◆ INSTRUCTIONS FOR THE TASK:
Show all lines from the material that carry the word "over".

◆ EXCERPTED RECORDS:
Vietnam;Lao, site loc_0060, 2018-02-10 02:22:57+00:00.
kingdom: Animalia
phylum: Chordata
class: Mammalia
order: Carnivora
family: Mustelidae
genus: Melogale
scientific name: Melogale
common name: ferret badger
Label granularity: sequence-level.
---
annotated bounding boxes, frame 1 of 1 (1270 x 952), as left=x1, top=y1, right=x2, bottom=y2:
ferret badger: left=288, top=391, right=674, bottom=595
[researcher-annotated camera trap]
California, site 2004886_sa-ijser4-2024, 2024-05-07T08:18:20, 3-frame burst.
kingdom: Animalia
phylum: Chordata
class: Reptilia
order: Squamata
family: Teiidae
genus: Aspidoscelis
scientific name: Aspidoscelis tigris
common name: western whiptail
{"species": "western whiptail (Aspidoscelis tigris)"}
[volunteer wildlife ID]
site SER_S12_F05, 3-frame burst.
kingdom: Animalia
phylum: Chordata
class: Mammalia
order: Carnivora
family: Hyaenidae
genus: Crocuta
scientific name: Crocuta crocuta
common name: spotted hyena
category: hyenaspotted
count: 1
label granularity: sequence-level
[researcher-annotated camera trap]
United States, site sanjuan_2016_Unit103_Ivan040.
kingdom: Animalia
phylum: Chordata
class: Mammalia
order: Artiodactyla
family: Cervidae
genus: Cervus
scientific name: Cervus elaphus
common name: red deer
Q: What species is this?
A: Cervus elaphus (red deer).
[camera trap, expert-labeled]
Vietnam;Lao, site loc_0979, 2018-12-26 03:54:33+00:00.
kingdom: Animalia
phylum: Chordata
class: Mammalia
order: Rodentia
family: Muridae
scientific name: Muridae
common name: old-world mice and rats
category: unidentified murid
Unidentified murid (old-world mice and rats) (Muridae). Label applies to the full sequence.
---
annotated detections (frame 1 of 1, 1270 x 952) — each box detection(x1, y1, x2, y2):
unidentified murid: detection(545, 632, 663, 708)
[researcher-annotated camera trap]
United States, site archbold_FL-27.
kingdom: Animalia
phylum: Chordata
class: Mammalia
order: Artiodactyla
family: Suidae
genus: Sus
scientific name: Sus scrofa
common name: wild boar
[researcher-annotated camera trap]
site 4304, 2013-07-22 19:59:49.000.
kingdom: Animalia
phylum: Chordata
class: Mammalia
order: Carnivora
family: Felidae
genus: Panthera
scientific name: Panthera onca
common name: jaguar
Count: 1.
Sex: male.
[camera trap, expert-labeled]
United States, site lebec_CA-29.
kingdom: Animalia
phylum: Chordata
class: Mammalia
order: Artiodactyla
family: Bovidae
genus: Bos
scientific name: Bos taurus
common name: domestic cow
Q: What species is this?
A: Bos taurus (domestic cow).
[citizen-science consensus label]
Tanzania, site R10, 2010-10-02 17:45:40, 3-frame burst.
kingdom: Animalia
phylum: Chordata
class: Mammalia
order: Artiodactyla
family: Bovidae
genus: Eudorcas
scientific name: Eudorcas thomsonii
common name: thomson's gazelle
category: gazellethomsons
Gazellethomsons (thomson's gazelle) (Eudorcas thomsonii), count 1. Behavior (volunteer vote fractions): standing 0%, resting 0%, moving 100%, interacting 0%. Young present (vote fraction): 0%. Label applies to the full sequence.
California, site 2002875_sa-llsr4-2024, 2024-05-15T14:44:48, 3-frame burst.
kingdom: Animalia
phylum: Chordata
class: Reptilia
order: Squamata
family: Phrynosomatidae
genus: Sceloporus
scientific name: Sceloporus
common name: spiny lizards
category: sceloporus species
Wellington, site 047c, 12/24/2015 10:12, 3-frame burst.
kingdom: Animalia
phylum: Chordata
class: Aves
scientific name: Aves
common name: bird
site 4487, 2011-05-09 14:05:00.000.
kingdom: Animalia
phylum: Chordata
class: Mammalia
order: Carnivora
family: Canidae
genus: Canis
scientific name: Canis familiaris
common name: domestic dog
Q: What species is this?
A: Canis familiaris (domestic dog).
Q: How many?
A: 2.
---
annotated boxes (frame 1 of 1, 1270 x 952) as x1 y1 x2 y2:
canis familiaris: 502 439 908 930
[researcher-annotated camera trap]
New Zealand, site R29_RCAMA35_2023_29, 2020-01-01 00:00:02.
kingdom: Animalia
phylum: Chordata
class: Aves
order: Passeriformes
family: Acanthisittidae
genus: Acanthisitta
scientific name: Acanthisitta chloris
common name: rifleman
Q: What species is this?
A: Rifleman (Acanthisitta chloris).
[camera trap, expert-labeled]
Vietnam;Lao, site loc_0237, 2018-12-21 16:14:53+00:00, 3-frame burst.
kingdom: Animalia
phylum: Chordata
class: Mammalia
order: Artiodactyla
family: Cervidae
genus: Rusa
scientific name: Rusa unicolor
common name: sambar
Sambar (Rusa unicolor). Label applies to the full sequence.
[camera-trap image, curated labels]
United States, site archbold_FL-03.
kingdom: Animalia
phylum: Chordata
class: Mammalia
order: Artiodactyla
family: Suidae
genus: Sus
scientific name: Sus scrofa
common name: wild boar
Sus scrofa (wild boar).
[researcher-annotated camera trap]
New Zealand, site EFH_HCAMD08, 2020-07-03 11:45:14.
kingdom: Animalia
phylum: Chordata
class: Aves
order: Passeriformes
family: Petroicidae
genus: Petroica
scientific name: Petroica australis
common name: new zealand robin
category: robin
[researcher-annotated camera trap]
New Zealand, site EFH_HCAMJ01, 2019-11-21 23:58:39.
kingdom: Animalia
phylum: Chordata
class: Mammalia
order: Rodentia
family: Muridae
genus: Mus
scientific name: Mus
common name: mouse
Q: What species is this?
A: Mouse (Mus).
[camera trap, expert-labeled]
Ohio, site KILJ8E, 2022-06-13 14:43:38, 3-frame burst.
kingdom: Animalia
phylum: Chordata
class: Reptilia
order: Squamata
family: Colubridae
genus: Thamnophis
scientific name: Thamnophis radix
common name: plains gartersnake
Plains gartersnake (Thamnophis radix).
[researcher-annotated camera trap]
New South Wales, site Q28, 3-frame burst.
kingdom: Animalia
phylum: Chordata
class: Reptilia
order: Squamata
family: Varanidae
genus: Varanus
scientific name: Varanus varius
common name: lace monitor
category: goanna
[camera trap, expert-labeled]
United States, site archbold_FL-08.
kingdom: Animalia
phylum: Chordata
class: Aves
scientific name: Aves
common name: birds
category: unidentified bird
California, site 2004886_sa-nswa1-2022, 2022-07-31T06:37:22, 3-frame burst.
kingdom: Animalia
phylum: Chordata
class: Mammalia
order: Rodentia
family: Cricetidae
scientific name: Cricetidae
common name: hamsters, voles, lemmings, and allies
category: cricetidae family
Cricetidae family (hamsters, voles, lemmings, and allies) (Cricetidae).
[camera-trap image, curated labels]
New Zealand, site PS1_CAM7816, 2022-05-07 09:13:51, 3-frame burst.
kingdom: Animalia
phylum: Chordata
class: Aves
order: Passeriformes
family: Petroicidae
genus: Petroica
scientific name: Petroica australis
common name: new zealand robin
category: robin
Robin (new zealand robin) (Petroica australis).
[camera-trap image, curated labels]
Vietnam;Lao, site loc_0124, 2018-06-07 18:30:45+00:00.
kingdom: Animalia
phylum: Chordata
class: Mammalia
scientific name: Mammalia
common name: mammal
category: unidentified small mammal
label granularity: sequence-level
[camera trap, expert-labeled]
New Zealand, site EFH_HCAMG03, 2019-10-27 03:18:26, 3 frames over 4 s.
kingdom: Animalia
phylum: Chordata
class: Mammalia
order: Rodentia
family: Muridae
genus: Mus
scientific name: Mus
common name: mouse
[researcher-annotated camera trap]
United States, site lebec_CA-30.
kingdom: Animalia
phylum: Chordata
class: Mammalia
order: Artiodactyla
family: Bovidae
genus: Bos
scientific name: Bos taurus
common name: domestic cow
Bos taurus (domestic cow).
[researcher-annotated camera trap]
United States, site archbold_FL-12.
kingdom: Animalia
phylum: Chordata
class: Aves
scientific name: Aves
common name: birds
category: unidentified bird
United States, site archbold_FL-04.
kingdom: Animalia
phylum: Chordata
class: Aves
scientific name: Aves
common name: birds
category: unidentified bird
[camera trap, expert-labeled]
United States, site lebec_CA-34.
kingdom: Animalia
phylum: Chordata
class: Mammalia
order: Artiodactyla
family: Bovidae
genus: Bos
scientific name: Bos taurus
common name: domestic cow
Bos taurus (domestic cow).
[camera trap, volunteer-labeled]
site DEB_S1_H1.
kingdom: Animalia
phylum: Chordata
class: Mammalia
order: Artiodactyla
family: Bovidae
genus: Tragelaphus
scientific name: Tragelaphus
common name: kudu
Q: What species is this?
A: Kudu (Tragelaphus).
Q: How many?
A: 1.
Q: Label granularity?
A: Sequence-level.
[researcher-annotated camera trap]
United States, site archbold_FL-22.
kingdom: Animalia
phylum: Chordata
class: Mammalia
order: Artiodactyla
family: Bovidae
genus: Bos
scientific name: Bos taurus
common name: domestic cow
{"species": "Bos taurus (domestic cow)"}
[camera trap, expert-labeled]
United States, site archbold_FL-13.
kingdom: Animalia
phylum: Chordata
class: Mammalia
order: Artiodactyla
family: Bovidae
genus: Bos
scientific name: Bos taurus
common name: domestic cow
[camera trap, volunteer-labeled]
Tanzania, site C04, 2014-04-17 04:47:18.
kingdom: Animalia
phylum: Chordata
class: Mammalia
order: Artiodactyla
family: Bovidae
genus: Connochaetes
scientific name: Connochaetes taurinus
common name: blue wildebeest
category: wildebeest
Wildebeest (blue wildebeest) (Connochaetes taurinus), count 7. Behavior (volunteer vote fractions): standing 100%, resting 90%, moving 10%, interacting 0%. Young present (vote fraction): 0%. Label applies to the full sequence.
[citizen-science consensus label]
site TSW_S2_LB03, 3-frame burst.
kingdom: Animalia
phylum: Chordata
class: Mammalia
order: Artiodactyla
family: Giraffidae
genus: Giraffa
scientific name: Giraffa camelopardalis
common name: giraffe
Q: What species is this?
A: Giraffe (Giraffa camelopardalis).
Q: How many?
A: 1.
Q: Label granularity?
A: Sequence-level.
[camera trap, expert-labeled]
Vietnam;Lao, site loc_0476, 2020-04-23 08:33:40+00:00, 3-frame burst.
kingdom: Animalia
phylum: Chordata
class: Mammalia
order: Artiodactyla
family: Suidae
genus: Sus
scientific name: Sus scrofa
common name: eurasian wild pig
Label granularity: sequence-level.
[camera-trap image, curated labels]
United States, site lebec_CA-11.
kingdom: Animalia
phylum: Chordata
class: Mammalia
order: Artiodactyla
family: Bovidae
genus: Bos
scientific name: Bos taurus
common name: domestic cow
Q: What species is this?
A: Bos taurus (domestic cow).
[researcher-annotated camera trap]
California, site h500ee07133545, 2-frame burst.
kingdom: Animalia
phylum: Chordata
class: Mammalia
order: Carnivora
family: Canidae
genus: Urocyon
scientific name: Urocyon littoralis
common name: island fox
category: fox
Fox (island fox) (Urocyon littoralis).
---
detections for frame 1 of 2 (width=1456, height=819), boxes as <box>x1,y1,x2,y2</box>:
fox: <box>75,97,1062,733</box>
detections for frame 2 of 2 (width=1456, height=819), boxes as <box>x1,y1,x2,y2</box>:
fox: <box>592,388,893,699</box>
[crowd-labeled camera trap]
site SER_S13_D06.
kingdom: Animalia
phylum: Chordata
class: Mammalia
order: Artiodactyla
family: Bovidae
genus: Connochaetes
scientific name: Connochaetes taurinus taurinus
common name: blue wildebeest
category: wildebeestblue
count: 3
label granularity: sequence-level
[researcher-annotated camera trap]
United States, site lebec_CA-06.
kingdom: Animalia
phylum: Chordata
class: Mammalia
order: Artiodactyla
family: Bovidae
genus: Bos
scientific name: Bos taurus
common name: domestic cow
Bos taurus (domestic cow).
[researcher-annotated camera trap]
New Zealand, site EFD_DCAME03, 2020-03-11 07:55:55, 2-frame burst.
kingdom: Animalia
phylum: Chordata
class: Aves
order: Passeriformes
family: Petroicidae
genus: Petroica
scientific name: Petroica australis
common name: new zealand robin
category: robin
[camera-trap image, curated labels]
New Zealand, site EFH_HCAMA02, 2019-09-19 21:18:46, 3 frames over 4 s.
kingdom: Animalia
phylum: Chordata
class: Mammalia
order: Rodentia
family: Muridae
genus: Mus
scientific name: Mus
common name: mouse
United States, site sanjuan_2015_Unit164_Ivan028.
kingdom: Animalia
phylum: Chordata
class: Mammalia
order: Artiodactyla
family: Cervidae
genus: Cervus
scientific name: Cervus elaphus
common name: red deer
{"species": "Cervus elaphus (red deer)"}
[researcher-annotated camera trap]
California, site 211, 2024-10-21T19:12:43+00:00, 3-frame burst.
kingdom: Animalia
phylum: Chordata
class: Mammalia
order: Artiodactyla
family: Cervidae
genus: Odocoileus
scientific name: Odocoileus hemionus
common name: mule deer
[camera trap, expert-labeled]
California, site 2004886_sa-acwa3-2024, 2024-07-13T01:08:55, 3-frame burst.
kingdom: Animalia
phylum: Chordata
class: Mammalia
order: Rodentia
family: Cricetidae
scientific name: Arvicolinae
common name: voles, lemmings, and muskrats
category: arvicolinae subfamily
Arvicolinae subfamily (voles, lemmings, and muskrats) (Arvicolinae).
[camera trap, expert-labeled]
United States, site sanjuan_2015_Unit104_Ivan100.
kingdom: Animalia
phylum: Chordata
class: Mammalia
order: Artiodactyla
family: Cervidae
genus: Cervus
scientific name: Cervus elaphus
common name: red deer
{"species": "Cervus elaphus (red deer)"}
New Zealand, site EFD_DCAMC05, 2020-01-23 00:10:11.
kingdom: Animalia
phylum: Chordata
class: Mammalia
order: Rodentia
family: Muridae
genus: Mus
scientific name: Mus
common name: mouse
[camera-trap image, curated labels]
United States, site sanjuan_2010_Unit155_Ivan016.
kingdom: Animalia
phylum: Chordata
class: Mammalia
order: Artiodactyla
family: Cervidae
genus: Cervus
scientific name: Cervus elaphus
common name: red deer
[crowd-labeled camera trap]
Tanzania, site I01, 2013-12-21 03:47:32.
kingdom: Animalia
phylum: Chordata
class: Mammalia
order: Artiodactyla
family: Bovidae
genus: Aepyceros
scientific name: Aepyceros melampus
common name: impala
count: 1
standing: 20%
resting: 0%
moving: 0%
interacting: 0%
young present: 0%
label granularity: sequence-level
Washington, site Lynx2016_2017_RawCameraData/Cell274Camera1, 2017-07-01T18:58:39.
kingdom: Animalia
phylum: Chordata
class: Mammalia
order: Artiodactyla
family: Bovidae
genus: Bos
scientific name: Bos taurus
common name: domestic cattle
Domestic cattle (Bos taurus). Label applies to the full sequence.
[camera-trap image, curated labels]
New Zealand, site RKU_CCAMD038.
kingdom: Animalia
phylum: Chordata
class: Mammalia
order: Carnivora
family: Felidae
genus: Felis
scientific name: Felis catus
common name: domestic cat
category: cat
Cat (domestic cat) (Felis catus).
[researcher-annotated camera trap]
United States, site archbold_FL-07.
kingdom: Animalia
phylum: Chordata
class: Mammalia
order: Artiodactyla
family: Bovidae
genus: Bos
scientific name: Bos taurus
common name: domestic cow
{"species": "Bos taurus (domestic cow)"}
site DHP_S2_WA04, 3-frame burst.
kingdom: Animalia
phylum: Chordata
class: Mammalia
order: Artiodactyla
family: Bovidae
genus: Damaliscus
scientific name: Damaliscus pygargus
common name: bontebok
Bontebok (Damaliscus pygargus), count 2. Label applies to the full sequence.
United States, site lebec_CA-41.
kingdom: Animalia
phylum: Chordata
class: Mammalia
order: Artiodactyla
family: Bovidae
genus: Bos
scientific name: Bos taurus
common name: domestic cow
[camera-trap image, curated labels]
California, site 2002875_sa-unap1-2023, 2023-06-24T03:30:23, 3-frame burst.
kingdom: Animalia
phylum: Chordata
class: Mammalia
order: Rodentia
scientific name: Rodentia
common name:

◆ EXERCISE SOLUTION:
New Zealand, site EFH_HCAMG03, 2019-10-27 03:18:26, 3 frames over 4 s.
New Zealand, site EFH_HCAMA02, 2019-09-19 21:18:46, 3 frames over 4 s.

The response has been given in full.